According to news reports, IronPort Systems has acquired SpamCop, a volunteer-run spam-fighting company that runs a popular blacklist, for $1 million.
SpamCop helps people report spam by cutting and pasting messages into a form on the site. The reporting feature is ad-supported, or users can opt to pay SpamCop then forwards them to the spammer’s ISP along with a complaint. It also provides subscription-based Web e-mail accounts with advanced spam filtering options and software and services for ISPs. It maintains a blacklist of known spammers’ IP addresses that it makes available to ISPs, so that they can block their e-mails.
San Bruno, Calif.-based IronPort Systems provides enterprise-grade e-mail infrastructure hardware and services including a message gateway incorporating Brightmail anti-spam technology. On October 27, it closed a $29 million series C round of funding, bringing its total cash on hand to $50 million. Well… make that $49 million, as of Monday.
IronPort executives did not return calls, and SpamCop founder Julian Haight said he was keeping quiet until the official announcement. But SpamCop’s front page alerts visitors to “please stay tuned for an announcement from SpamCop on Monday the 24th.”
IronPort operates its own free e-mail reputation service, SenderBase, which operates similarly to SpamCop.
“I think it’s great that SpamCop has found a home,” said Gleb Budman, director of product management for messaging security company MailFrontier. He said that this and other blacklisting services have been repeated victims of denial-of-service attacks that can overwhelm their meager resources. IronPort might benefit by getting access to SpamCop’s extensive collection of spam, which can be a valuable asset for an anti-spam company.
At the same time, Budman said that MailFrontier had found blacklists to be an ineffective way of reducing spam. “Effectiveness rates aren’t that great on blacklists,” he said, “but false positive rates are high, because you blacklist an entire server.”

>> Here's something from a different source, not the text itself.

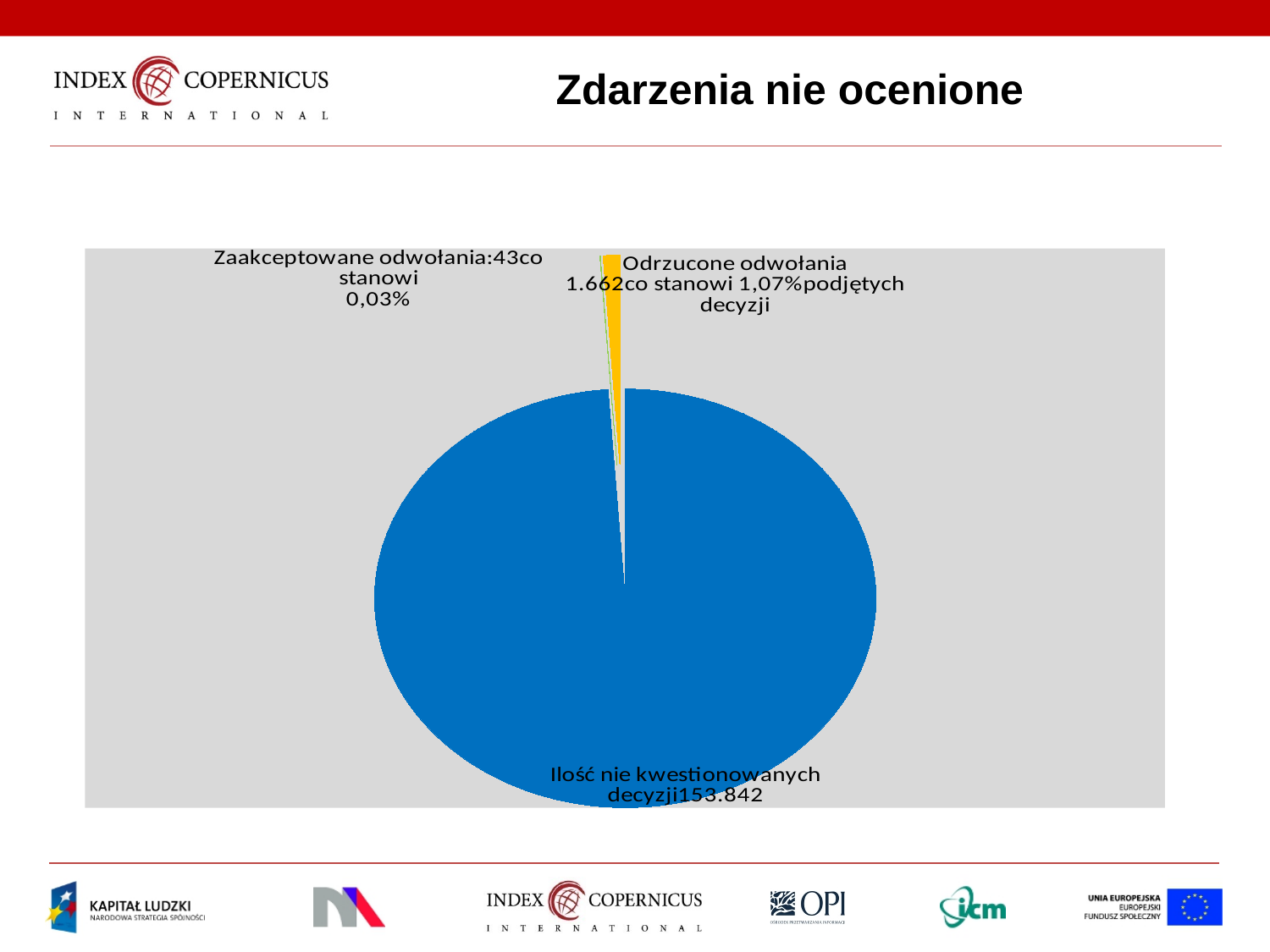
What is the value shown for "Zaakceptowane odwołania"? 43 What is the value shown for "Odrzucone odwołania"? 1.662 What kind of chart is shown on the slide? pie chart What colour is the slice for "Ilość nie kwestionowanych decyzji"? blue What is the difference between the value for "Odrzucone odwołania" and the value for "Zaakceptowane odwołania"? 1.619 Which slice of the pie chart is the smallest? Zaakceptowane odwołania Which slice of the pie chart is the largest? Ilość nie kwestionowanych decyzji How many slices does the pie chart have? 3 Which is larger, the value for "Odrzucone odwołania" or the value for "Zaakceptowane odwołania"? Odrzucone odwołania What percentage share is printed for "Zaakceptowane odwołania"? 0,03% What is the value shown for "Ilość nie kwestionowanych decyzji"? 153.842 What percentage share is printed for "Odrzucone odwołania"? 1,07%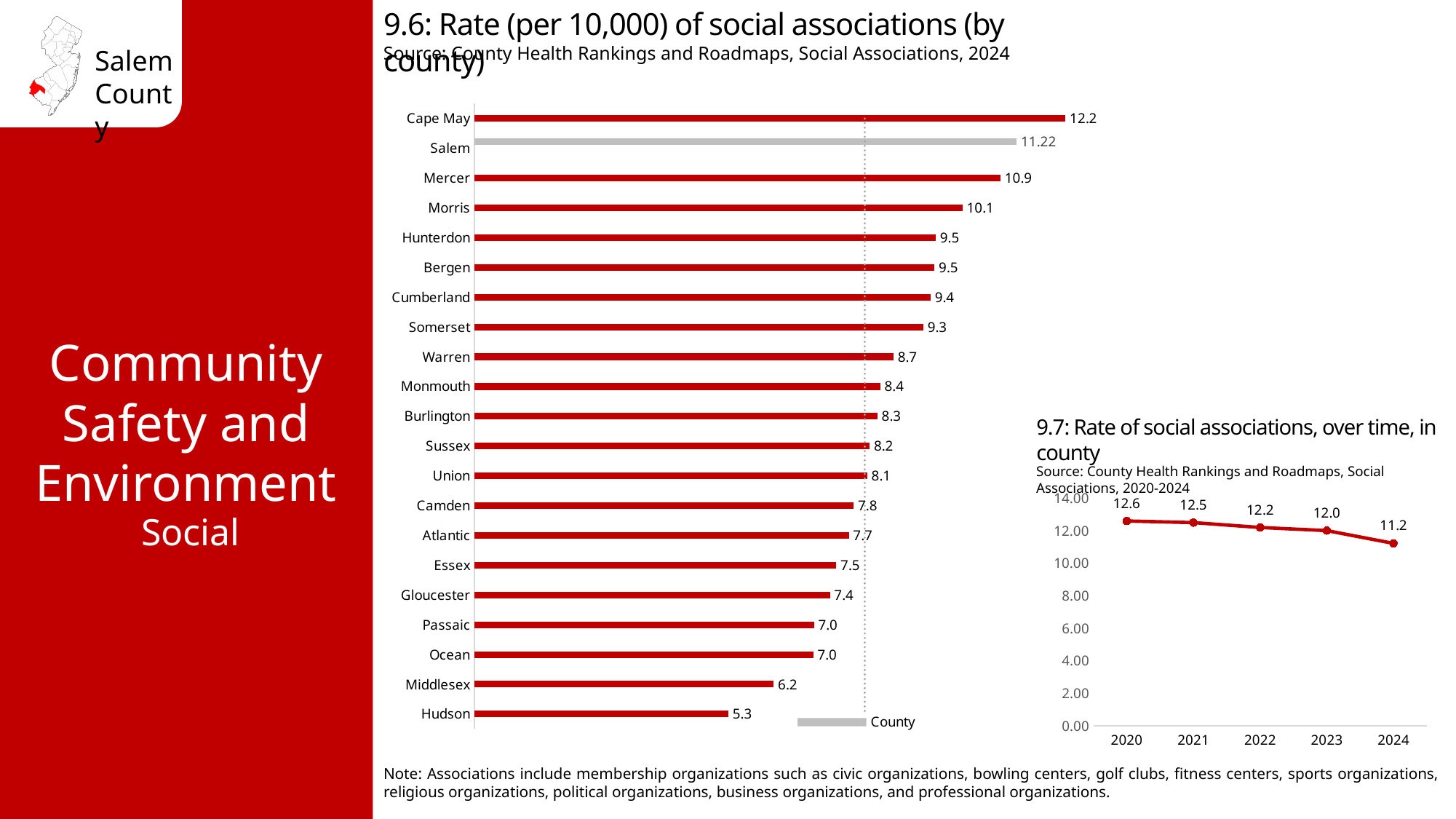
In chart 9.7 (rate of social associations over time), what is the value for 2024? 11.2 In chart 9.6 (rate of social associations by county), which county has the highest rate? Cape May In chart 9.7 (rate of social associations over time), what is the difference between the 2020 and 2024 values? 1.4 In chart 9.7 (rate of social associations over time), how many years are plotted? 5 In chart 9.6 (rate of social associations by county), how many counties are shown? 21 In chart 9.7 (rate of social associations over time), do the values rise or fall from 2020 to 2024? Fall In chart 9.6 (rate of social associations by county), what is the difference between Cape May and Hudson? 6.9 What kind of chart is chart 9.6 (rate of social associations by county)? Bar chart In chart 9.6 (rate of social associations by county), which is larger, the value for Mercer or the value for Morris? Mercer In chart 9.6 (rate of social associations by county), what is the value for Salem? 11.22 In chart 9.6 (rate of social associations by county), which county has the lowest rate? Hudson In chart 9.6 (rate of social associations by county), what is the value for Gloucester? 7.4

“There have been a number of problems with legitimate e-mail providers who have had their mail blocked by SpamCop for a variety of reasons,” said Ray Everett Church, counsel for Citizens Against Unsolicited Commercial Email (CAUCE). Another blacklist provider, Mail Abuse Prevention System (MAPS), was sued by e-mail marketing vendor Yesmail, now owned by InfoUSA , for blocking what it said was e-mail sent to an opt-in list. “One would hope that IronPort has looked at the potential for future legal liability.”
Church said the acquisition will raise questions from both sides of the e-mail marketing issue. Consumer activists don’t care if SpamCop occasionally blocks legitimate e-mail, he said. “Marketers can look forward to a well-funded and indestructible SpamCop that will continue past practices and make their lives miserable.”